Required work: Reproduce the passage of the article on altruistic cell suicide word for word, starting at "The increased environmental" and ending at "University of Arizona.".

Document text:
---------------
Altruistic suicide in organisms helps relatives by providing nutrients to kin

"Death can be altruistic -- we showed that before -- but now we know that programmed cell death benefits the organism's relatives and not just anybody," says Dr Pierre Durand from the Department of Molecular Medicine and Haematology and the Sydney Brenner Institute for Molecular Bioscience (SBIMB) at Wits University.

When Durand and his colleagues from the University of Arizona released the results of their first study on suicide in single-celled algae in 2011, they showed that when an organism commits suicide by digesting up its own body, it releases nutrients into the environment that can be used by other organisms.

Now they've proven that these nutrients can only be used by relatives. In fact, the nutrients inhibit the growth of non-relatives, so not only does suicide benefit relatives, it can also harm competitors. This is remarkable. Even after death an organism can continue to exert species-specific fitness effects on its neighbors.

"If one focuses purely on the individual organism, programmed death doesn't fit with the paradigm of survival of the fittest. Why should something like suicide exist at all? This has been an evolutionary mystery and we have discovered one of the clues," says Durand.

The team used Chlamydomonas reinhardtii (a type of alga) as a model organism, but they suspect that this phenomenon is happening in all unicellular organisms. The trigger is a stressful environment. "When the environment becomes difficult for everybody, some individuals sacrifice themselves for the benefit of kin. We suspect that it's the older and more damaged who are more likely to commit suicide," says Durand.

For example, during algal blooms in freshwater or marine environments the nutrients eventually run out causing some algae to commit suicide to sustain the others.

The increased environmental stresses of climate change could also impact the dynamics of programmed death. "The planet won't be able to sustain everyone at the current rate of exploitation. Whether we're talking about humans or microbes, it's becoming a crowded place and this is impacting the way microbes respond," says Durand.

The paper has been published in the scientific journal Biology Letters and was co-authored by Durand, Rajdeep Choudhury, also from the SBIMB, and Armin Rashidi and Richard Michod from the University of Arizona.
---------------
Entries provided:
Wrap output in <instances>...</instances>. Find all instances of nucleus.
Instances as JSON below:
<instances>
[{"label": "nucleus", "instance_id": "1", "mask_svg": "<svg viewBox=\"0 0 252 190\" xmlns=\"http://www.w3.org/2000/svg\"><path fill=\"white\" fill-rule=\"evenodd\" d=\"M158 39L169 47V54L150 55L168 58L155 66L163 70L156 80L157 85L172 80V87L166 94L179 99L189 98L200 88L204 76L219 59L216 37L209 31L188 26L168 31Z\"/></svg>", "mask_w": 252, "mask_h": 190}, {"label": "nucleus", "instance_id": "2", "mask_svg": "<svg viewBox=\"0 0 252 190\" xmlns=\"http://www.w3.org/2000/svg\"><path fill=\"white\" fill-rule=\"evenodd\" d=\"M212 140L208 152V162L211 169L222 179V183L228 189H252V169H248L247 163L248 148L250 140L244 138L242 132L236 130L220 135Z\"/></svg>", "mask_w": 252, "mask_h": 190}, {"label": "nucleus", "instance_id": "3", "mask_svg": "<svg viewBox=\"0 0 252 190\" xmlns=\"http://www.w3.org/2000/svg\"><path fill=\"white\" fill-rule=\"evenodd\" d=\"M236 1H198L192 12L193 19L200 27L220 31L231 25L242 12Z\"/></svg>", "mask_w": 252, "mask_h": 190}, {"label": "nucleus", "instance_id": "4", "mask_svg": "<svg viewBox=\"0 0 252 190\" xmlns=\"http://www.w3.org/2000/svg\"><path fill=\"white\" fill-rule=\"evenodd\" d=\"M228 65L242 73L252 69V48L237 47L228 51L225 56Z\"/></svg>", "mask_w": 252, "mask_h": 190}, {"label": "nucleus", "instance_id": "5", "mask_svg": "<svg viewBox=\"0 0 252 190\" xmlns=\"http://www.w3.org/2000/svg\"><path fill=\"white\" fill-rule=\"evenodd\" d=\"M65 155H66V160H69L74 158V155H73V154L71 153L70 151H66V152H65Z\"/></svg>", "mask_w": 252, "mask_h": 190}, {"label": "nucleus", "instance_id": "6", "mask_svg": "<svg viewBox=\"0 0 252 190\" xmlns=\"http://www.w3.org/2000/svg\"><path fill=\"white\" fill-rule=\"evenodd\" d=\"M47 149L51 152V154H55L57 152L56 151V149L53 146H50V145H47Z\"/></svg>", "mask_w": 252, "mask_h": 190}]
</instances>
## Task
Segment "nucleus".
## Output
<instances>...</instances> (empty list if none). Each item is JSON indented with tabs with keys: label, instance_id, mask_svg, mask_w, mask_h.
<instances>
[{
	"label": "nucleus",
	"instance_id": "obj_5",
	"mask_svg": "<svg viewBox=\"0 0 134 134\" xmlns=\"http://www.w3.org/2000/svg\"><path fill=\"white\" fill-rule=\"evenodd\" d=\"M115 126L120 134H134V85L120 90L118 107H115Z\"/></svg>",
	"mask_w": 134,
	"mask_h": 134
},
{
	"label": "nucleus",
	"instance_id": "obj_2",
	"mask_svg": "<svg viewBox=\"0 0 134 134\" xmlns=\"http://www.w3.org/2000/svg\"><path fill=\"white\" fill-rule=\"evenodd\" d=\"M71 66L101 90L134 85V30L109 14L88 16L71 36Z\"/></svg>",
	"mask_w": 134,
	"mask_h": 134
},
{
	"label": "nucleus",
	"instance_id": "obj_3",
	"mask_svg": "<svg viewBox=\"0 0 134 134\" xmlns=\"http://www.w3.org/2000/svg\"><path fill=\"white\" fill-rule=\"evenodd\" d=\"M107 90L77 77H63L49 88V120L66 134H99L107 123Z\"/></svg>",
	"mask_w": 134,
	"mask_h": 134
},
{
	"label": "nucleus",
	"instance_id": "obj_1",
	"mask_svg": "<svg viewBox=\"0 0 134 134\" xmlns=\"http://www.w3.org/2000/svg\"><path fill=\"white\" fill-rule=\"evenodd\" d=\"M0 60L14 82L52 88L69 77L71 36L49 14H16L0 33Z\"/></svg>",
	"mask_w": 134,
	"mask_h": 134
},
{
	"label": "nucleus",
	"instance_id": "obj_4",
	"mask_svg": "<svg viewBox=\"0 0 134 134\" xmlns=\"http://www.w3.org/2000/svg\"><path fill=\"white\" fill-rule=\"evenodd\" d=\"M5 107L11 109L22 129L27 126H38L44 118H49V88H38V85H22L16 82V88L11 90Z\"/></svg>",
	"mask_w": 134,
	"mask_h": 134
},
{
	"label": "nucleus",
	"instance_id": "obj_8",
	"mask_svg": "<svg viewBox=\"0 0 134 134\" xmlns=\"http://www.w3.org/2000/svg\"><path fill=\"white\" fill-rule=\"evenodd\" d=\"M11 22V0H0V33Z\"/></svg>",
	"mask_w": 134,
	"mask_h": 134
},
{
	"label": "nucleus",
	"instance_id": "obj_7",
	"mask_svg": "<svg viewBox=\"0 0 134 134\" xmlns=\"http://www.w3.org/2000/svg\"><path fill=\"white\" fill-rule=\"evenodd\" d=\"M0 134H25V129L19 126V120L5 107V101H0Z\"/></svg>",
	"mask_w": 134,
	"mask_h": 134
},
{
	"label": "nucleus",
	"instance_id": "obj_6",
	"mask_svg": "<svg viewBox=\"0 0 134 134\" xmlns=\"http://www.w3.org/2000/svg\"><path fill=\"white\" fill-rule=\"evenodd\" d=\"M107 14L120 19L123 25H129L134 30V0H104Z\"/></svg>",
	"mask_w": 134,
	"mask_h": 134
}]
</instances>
---------------
Task answer:
The increased environmental stresses of climate change could also impact the dynamics of programmed death. "The planet won't be able to sustain everyone at the current rate of exploitation. Whether we're talking about humans or microbes, it's becoming a crowded place and this is impacting the way microbes respond," says Durand.

The paper has been published in the scientific journal Biology Letters and was co-authored by Durand, Rajdeep Choudhury, also from the SBIMB, and Armin Rashidi and Richard Michod from the University of Arizona.